In [4]:
# Loading all required libraries
import pandas as pd
import nltk
import gensim
from nltk.corpus import stopwords
from nltk import word_tokenize
from nltk.stem import WordNetLemmatizer, SnowballStemmer
from nltk.stem.porter import *
from gensim.parsing.preprocessing import STOPWORDS
import numpy as np
import pickle
import gensim
from gensim.utils import simple_preprocess
from util import make_w2v_embeddings
from util import split_and_zero_padding
from util import ManDist
from time import time

import keras
from keras.models import Model, Sequential
from keras.layers import Input, Embedding, LSTM, GRU, Conv1D, Conv2D, GlobalMaxPool1D, Dense, Dropout
from sklearn.model_selection import train_test_split


# This will prompt for authorization.
# drive.mount('/content/drive')

In [5]:
#Tokeniztion and stop word removal function
def tokenization(text):
    result = []
    for token in gensim.utils.simple_preprocess(text):
        if token not in gensim.parsing.preprocessing.STOPWORDS:
            result.append(token)
    return result

preprocessed = lambda x: transform(x)

In [6]:
# Loading all required files, Note: Only Eclipse in this baseline scenario

Eclipse_dups = pd.read_csv("EP_dup.csv",sep=";", engine='python')
Eclipse_nondups = pd.read_csv("EP_nondup.csv",sep=";", engine='python')
Eclipse_combined = pd.concat([Eclipse_dups, Eclipse_nondups], ignore_index=True, sort=False)
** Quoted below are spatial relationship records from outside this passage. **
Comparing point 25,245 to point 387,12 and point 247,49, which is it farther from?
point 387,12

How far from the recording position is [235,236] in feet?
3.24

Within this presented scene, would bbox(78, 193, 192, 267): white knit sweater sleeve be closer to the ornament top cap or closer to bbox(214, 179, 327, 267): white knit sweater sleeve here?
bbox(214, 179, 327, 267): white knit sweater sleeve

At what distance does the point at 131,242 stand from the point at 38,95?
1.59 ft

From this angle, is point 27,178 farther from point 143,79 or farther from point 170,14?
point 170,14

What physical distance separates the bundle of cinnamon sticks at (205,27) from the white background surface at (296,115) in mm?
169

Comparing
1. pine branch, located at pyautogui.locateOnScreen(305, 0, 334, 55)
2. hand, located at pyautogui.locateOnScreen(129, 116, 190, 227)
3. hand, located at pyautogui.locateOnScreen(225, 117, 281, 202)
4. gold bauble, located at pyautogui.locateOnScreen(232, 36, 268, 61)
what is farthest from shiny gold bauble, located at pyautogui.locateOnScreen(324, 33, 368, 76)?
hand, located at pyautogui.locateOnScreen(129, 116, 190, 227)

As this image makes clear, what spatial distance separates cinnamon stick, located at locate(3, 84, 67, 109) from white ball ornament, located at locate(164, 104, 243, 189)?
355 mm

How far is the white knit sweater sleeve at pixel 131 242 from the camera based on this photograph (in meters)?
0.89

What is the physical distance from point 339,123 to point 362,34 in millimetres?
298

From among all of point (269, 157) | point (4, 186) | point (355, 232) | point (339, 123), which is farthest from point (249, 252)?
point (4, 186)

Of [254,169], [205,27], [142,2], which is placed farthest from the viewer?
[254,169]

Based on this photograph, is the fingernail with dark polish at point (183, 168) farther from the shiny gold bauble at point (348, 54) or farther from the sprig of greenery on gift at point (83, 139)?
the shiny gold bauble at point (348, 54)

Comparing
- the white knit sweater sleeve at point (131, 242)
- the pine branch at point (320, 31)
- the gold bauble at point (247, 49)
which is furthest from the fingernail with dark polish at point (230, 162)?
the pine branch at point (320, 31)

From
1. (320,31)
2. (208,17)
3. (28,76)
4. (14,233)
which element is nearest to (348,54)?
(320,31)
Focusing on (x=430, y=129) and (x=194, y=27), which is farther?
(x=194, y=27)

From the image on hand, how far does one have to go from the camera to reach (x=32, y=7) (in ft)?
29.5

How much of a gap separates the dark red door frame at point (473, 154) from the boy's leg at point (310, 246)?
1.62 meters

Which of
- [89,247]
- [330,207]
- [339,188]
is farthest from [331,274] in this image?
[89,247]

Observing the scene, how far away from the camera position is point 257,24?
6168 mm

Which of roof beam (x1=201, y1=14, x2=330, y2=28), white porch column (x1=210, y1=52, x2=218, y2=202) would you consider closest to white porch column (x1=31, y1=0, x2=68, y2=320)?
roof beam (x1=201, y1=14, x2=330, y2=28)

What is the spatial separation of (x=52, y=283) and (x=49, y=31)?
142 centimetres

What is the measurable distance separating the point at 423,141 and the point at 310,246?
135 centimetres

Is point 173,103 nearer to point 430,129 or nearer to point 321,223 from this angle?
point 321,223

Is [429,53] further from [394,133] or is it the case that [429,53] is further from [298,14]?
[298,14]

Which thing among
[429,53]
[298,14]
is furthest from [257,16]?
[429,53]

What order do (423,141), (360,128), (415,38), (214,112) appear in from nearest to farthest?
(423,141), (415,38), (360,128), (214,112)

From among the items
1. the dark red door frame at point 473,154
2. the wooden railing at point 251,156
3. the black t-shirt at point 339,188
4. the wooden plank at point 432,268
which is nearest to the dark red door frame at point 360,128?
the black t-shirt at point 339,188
# Mozilla_dups = pd.read_csv("/content/drive/My Drive/Duplicate Bug Report/Mozilla/M_Duplicate BRs.csv",sep=";", engine='python')
# Mozilla_nondups = pd.read_csv("/content/drive/My Drive/Duplicate Bug Report/Mozilla/M_NonDuplicate BRs.csv",sep=";", engine='python')
# Mozilla_combined = pd.concat([Mozilla_dups, Mozilla_nondups], ignore_index=True, sort=False)

# ThunderBird_dups = pd.read_csv("/content/drive/My Drive/Duplicate Bug Report/ThunderBird/dup_TB.csv",sep=";", engine='python')
# ThunderBird_nondups = pd.read_csv("/content/drive/My Drive/Duplicate Bug Report/ThunderBird/Nondup_TB.csv",sep=";", engine='python')
# ThunderBird_combined = pd.concat([ThunderBird_dups, ThunderBird_nondups], ignore_index=True, sort=False)

In [7]:
#Checking distribution of Label column
Eclipse_combined.Label.value_counts()

0    34222
1    12686
Name: Label, dtype: int64

In [8]:
# Creating new column to concat Title and Description into one column called Report for the pair of bug reports. 
Eclipse_combined['Report1'] = Eclipse_combined['Title1'] +" "+ Eclipse_combined['Description1']
Eclipse_combined['Report2'] = Eclipse_combined['Title2'] +" "+ Eclipse_combined['Description2']

In [20]:
#View the records in the X_train dataframe
X_train.head(3)

Unnamed: 0,Report1_n,Report2_n
11048,npe prevents from applying a patch team apply...,npe in label.setbackground choosing show in br...
20231,dav site explorer should update lazily as you ...,keybindings copy action in view. binding crtlc...
26892,preferences invalid preference pages are still...,rundebug hoverbehavior incorrect on workspace ...


In [27]:
# Split to train test
Train, Test = train_test_split(Eclipse_combined, test_size=0.33, random_state=42)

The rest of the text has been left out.